A receptor grid was generated using Glide, with a van der Waals radius scaling factor of 1.0 and a partial charge cutoff at 0.25 (66). The binding site was defined by the centroid of the cognate ligand for each structure. The Van der Waals scaling factor for the ligands was set to 0.80 with a partial charge cut-off at 0.15. The precision was set to Extra Precision (XP) with flexible ligand sampling. Nitrogen inversions and ring conformations were sampled and Epik state penalties were added to the docking scores. The ligand cores were restricted to the position of the cognate ligand by their maximum common substructure and post docking minimization was performed. Poses that had the lowest RMSD between the 4-fluorobutyl and 4-cyanobutyl analogs were taken for direct comparison.

Strain calculations

The internal strain of ligands in their bound and unbound states was calculated using MacroModel (65). The 4RDDD solvation forcefield was used, a constant 4.00 kcal/mol energy offset selected, a penalty scale factor of 0.25 and Cartesian restraints with a bound state half-width of 0.3 Å and a 120 kcal/mol/Å2 force constant.

Binding site mapping

The binding site regions for both the CB1 and CB2 structures were evaluated using SiteMap (67). SiteMap was run in evaluate mode using the structures cognate ligand and a 5 Å buffer. A minimum of 15 site points per binding site was set, using the “more restrictive” definition of hydrophobicity and a standard grid. Site maps were cropped at 4 Å from the nearest site point.

Results and discussion


Indole-based SCRAs were derived from indole (41), with a convenient one-pot alkylation and trifluoracetylation procedure employed to give intermediate N-alkyl-5-(3-(2,2,2-trifluoroacetyl)-1H-indoles before subsequent hydrolysis gave N-alkyl-1H-indole-3-carboxylic acids 44 and 45 in good yield (Scheme 1, eq. 1). This was then subjected to 1-ethyl-3-(3-dimethylaminopropyl)carbodiimide (EDC)/1-hydroxybenzotriazole (HOBt)-mediated amide coupling with the appropriate amino acid derivatives to furnish the final indole derived compounds (5, 7, 9, 10, 17–19, 25–27, 34, 35). The indazole and 7-azaindole derivatives were synthesized using a similar sequence from methyl indazole- or methyl-7-azaindole-3 carboxylates 42 and 43 (Scheme 1, eq. 2). Thus, alkylation with the appropriate alkylbromide and sodium hydride provided methyl N-alkyl-indazole- or methyl N-alkyl-7-azaindole-3 carboxylates 46–49 before hydrolysis to give the corresponding carboxylic acids 50–53. In the same manner as described previously, EDC/HOBt-mediated amide coupling furnished N-alkyl-indazole- or -alkyl-7-azaindole-3-carboxylamides 6, 8, 11–16, 20–24, 28–33, 36–40 (6, 50, 51, 54, 68, 69). Synthetic procedures and characterization data (1H and 13C NMR, melting point, Rf, FTIR, HRMS, and LCMS) for all novel compounds can be found in the supporting information.

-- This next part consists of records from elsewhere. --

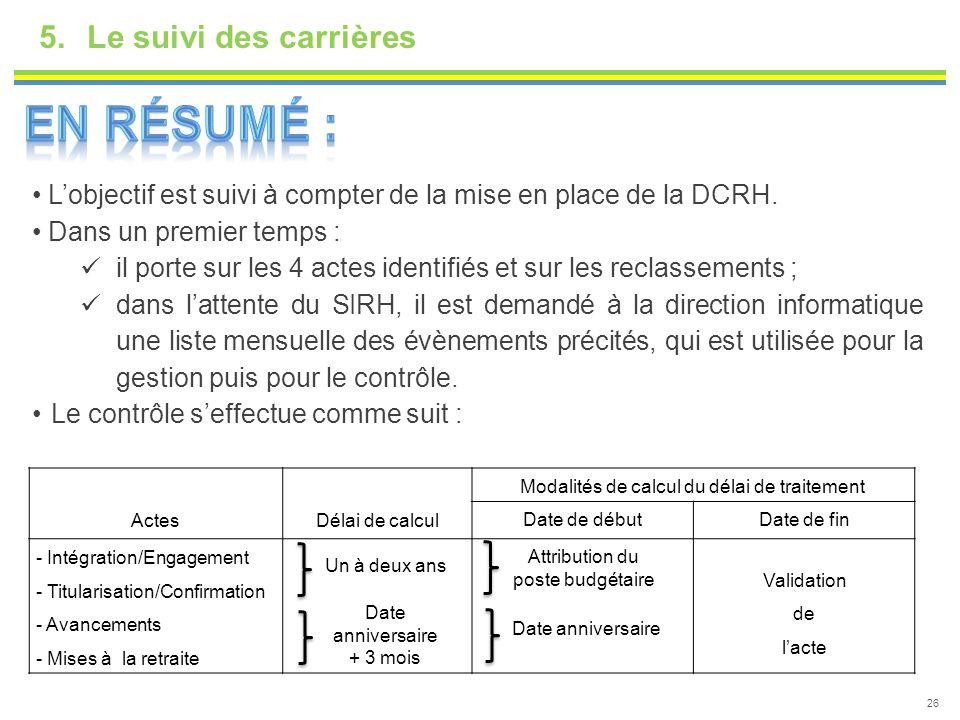 5.Le suivi des carrières 26 L'objectif est suivi à compter de la mise en place de la DCRH. Dans un premier temps : il porte sur les 4 actes identifiés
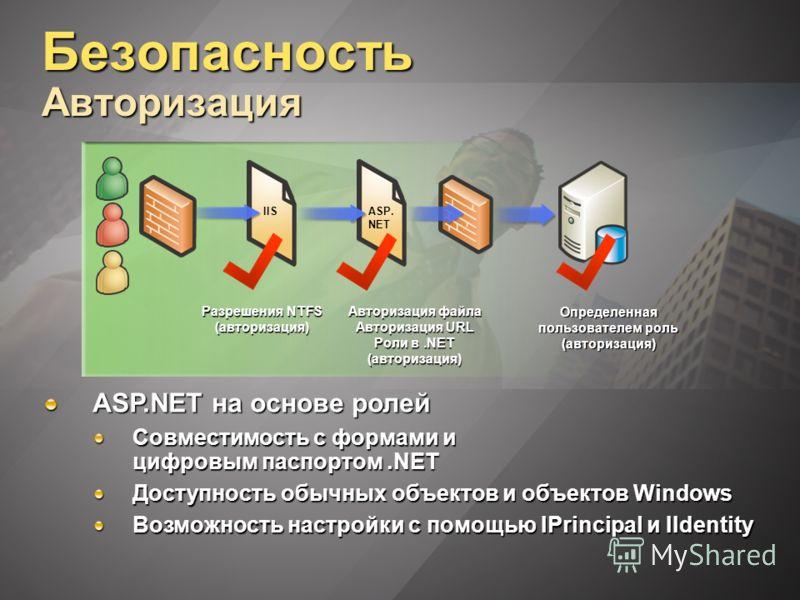 Безопасность Авторизация ASP.NET на основе ролей Совместимость с формами и цифровым паспортом.NET Доступность обычных объектов и объектов Windows Возможность настройки с помощью IPrincipal и IIdentity ASP. NET IIS Авторизация файла Авторизация URL Ро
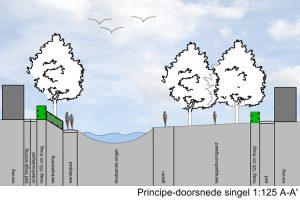 Profiel wijkinrichtingsplan - Urk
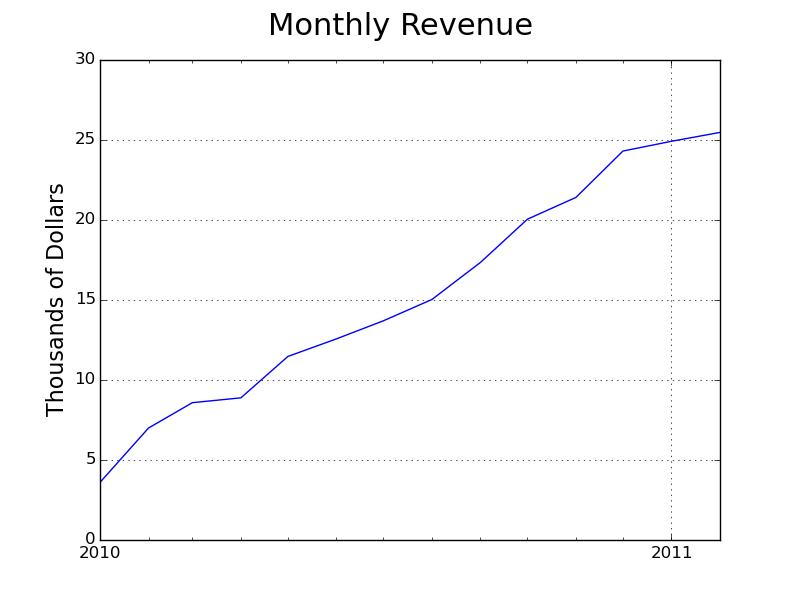 Data on Olark month recurring revenue in 2010.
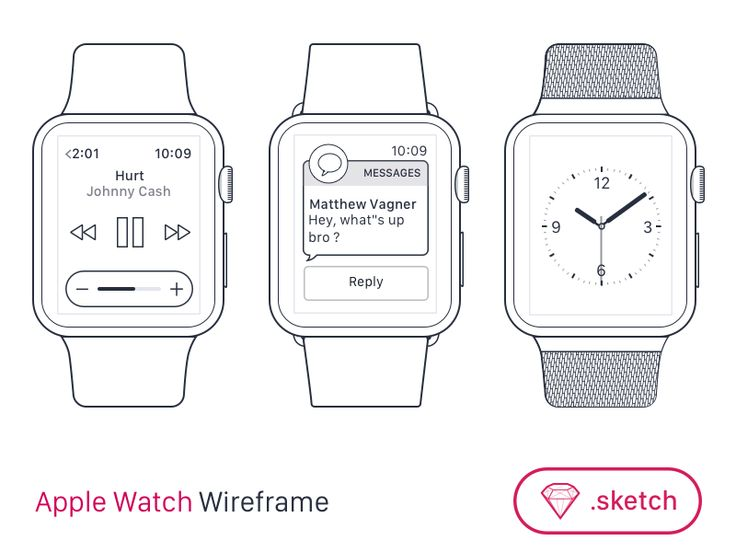 Apple Watch Wireframe for SketchApp [FREEBIE] by Rémi Fayolle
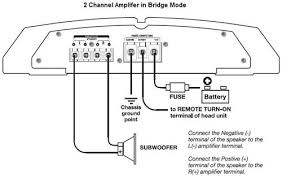 how to bridge an amplifier with pictures stereochamp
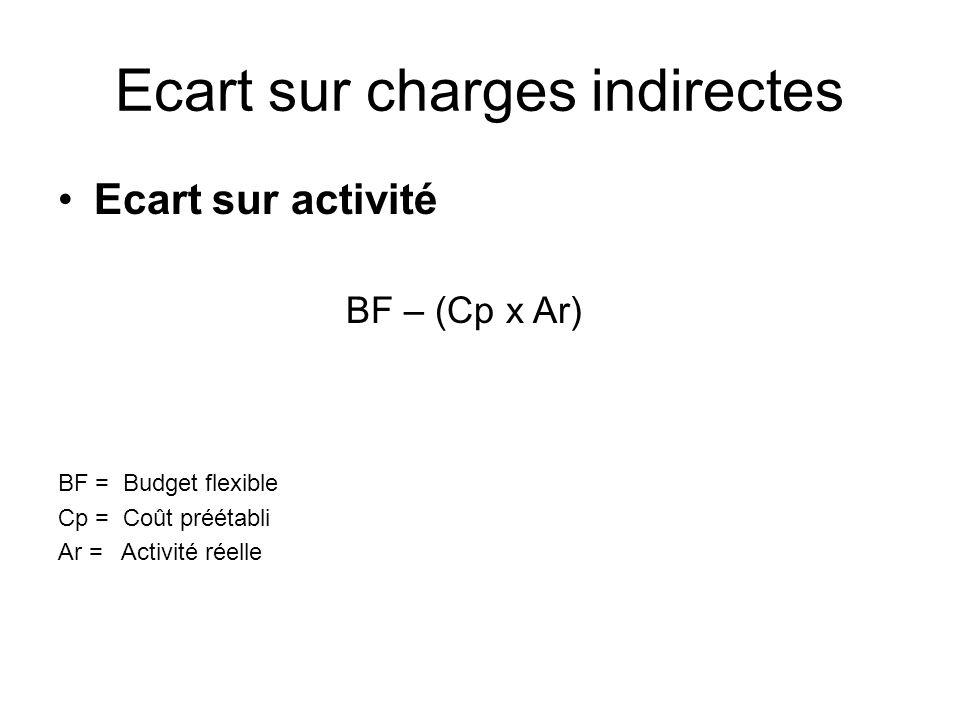 Ecart sur charges indirectes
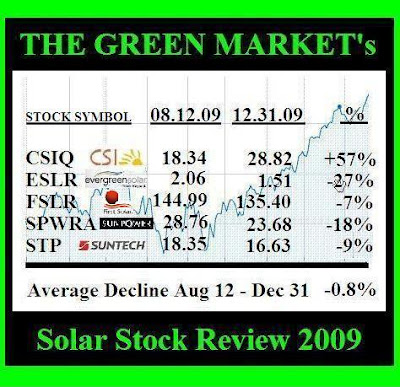 Solar Stock Review and Future Prospects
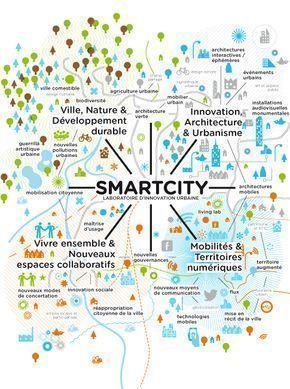 SMARTCITY | LABORATOIRE EUROPEEN D'INNOVATION URBAINE #urbaneanalyse SMARTCITY | LABORATOIRE EUROPEEN D'INNOVATION URBAINE #urbaneanalyse SMARTCITY | LABORATOIRE EUROPEEN D'INNOVATION URBAINE #urbaneanalyse SMARTCITY | LABORATOIRE EUROPEEN D'INNOVATION URBAINE #urbaneanalyse SMARTCITY | LABORATOIRE EUROPEEN D'INNOVATION URBAINE #urbaneanalyse SMARTCITY | LABORATOIRE EUROPEEN D'INNOVATION URBAINE #urbaneanalyse SMARTCITY | LABORATOIRE EUROPEEN D'INNOVATION URBAINE #urbaneanalyse SMARTCITY | LABOR #urbaneanalyse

Scheme 1. Reagents and conditions: (a) (i) NaH, alkylbromide, DMF, 0 °C–rt, 1 h; (ii) (CF3CO)2O, 0 °C–rt, 2 h; (b) KOH, MeOH, PhMe, reflux, 2 h; (c) EDC•HCl, HOBt•H2O, amino acid•HCl, Et3N, DMF, rt, 18 h, 29–99%. (d) NaH, alkylbromide, DMF, 0°C–rt, 24 h, 81%; (e) 1 M aq. NaOH, MeOH, rt, 48 h, 98%.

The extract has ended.